------ Vorliegende Datensätze ------
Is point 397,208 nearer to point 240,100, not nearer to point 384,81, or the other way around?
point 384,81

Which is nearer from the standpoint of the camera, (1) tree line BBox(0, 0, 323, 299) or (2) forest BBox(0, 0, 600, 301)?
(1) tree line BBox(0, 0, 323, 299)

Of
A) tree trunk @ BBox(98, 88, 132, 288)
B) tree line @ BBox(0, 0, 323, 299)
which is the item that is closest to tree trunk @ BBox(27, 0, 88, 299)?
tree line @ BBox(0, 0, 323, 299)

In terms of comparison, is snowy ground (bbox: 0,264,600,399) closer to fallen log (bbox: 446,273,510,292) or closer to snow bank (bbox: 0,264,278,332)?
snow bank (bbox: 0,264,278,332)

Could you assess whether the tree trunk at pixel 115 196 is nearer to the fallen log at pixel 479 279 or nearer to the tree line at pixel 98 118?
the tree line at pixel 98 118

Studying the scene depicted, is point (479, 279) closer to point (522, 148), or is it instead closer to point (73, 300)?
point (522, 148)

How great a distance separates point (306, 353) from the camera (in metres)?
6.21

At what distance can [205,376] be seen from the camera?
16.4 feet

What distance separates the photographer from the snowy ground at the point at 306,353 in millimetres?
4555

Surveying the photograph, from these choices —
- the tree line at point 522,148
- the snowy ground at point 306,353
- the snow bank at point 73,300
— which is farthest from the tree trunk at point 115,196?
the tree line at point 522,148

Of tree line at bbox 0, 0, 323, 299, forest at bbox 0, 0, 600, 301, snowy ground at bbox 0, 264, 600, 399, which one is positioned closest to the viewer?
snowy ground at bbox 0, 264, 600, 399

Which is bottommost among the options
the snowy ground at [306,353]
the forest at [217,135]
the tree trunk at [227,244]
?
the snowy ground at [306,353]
------
Aufgabenbeschreibung —
Schreibe bitte die Zeilen von der Zeile mit „How great a“ bis zum Ende der Datensätze unverändert ab, beide Enden eingeschlossen.

Schriftliche Antwort —
How great a distance separates point (306, 353) from the camera (in metres)?
6.21

At what distance can [205,376] be seen from the camera?
16.4 feet

What distance separates the photographer from the snowy ground at the point at 306,353 in millimetres?
4555

Surveying the photograph, from these choices —
- the tree line at point 522,148
- the snowy ground at point 306,353
- the snow bank at point 73,300
— which is farthest from the tree trunk at point 115,196?
the tree line at point 522,148

Of tree line at bbox 0, 0, 323, 299, forest at bbox 0, 0, 600, 301, snowy ground at bbox 0, 264, 600, 399, which one is positioned closest to the viewer?
snowy ground at bbox 0, 264, 600, 399

Which is bottommost among the options
the snowy ground at [306,353]
the forest at [217,135]
the tree trunk at [227,244]
?
the snowy ground at [306,353]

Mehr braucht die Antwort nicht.